# Questions about potential purchase.. 1991 Audi 100



## Salrocco (May 29, 2006)

Hey everyone not so familiar with the audi's but have been into the vw's for a while now. Im currently in the market for some quattro goodness for the winter and there is a local car around here that is listed as a 1991 Audi 100 4cyl. 
My question is.. 
I tried to do my research on the platform of the engine/model of the car and cant really seem to find if the 100 was actually made in 1991 with the 4cyl engine? Could he have it listed wrong and it be a 200? Im uncertain and i feel the owner of the car is too. Havent taken a look at it in person but any info on the Engine and drivetrain of the 1991 audi 100's would be helpful thanks a lot. - salrocco http://****************.com/smile/emthup.gif 










_Modified by Salrocco at 8:24 PM 9-29-2009_


----------



## Tdotdub (Nov 14, 2008)

*Re: Questions about potential purchase.. 1991 Audi 100 (Salrocco)*

Audi 100's and 200 where great cars. BUT never came to canada/us with a 4cly engine.. Only in europe and only in the 100 model. In canada/us all 200 and 100's was 5cyl.

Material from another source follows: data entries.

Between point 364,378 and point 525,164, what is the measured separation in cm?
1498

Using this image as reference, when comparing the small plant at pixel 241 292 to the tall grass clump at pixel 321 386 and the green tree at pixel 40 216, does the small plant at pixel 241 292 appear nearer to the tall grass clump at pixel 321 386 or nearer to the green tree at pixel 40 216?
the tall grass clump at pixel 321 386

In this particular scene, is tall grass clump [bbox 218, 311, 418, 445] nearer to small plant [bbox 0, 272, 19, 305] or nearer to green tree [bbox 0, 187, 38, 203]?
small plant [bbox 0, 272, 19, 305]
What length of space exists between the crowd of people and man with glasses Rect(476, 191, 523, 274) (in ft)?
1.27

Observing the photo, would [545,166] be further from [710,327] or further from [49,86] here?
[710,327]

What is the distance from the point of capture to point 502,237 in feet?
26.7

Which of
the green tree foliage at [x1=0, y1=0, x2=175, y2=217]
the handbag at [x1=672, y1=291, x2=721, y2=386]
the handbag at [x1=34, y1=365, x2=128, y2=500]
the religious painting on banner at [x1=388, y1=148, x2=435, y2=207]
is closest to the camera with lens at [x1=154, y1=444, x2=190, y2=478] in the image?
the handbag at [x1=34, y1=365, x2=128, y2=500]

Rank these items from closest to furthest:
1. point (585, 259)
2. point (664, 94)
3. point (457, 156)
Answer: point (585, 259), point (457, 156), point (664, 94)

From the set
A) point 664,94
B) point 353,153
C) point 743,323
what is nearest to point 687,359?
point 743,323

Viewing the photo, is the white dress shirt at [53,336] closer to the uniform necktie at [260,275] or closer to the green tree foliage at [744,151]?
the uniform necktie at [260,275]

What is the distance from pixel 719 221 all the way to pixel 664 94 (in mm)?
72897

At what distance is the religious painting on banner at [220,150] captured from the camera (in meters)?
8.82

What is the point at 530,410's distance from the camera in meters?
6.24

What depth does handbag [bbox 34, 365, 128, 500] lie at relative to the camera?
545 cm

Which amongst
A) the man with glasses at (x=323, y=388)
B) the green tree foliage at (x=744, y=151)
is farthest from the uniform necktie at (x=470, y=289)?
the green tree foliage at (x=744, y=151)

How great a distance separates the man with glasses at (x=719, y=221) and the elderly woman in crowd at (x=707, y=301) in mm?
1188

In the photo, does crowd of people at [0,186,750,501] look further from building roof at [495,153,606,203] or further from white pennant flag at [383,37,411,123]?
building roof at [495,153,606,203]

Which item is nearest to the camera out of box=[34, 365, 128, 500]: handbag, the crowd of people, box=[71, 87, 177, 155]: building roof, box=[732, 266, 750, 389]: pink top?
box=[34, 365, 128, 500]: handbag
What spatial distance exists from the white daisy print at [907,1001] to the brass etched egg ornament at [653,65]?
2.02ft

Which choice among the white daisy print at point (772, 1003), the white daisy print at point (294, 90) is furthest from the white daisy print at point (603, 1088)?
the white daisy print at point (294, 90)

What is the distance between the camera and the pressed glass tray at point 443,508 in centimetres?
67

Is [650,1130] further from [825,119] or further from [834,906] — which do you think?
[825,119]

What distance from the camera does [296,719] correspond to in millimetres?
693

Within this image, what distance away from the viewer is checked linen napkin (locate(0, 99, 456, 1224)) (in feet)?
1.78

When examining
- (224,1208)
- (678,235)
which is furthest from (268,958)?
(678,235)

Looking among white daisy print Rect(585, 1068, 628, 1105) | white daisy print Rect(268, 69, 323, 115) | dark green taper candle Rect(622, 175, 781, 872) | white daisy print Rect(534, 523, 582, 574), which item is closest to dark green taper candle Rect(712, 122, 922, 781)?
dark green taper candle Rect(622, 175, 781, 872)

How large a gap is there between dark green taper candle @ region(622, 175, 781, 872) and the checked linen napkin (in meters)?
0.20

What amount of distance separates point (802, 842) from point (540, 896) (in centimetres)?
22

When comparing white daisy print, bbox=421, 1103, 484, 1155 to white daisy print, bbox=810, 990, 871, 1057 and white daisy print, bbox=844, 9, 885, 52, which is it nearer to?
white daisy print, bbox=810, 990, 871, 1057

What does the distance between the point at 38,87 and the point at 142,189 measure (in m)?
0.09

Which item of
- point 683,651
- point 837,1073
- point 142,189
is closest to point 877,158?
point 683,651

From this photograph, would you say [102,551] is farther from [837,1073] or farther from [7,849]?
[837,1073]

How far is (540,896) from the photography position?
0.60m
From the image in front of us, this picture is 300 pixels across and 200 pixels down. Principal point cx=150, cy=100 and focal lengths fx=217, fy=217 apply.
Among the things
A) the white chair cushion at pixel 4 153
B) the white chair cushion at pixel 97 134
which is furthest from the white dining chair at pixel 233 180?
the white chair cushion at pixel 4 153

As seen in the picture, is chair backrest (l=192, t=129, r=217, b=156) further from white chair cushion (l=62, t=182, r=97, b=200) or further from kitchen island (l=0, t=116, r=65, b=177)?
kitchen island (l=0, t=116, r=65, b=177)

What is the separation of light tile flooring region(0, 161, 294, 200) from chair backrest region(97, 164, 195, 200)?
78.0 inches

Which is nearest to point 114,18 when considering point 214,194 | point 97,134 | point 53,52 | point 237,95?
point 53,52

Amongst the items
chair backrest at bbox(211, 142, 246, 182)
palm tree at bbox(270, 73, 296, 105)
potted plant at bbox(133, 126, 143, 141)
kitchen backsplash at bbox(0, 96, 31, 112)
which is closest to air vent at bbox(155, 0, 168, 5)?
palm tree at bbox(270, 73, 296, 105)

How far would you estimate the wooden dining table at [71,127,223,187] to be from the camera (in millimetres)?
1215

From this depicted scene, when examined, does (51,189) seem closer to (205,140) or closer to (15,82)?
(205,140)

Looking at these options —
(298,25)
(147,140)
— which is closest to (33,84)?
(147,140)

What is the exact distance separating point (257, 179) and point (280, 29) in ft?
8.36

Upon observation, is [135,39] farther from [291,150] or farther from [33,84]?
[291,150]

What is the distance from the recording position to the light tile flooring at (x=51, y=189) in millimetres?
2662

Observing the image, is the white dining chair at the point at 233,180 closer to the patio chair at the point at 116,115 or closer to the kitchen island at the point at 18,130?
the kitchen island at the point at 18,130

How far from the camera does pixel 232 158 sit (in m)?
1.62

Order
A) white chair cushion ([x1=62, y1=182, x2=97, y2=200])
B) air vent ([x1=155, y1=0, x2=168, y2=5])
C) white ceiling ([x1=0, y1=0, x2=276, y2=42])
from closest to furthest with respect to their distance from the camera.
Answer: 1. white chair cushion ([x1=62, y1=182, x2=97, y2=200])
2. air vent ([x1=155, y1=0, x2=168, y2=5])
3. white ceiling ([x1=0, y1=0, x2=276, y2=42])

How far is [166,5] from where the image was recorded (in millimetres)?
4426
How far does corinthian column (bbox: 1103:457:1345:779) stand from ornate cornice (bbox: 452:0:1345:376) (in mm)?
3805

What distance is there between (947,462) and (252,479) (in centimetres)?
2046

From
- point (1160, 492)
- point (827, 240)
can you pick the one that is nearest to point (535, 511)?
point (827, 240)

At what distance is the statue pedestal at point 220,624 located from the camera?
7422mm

There great engines and last long!


----------



## Salrocco (May 29, 2006)

*Re: Questions about potential purchase.. 1991 Audi 100 (Tdotdub)*

Thats what i thought the guy had it listed as a 4cyl.. I didnt think it was.. Did they make a 20v 5cyl in 91? Im hoping thats what it is


----------



## Tdotdub (Nov 14, 2008)

*Re: Questions about potential purchase.. 1991 Audi 100 (Salrocco)*


_Quote, originally posted by *Salrocco* »_Thats what i thought the guy had it listed as a 4cyl.. I didnt think it was.. Did they make a 20v 5cyl in 91? Im hoping thats what it is









Yes and no... Yes they did.. But no its not..cuz the famous 20vt only came in the audi 200's and they have wider fenders


----------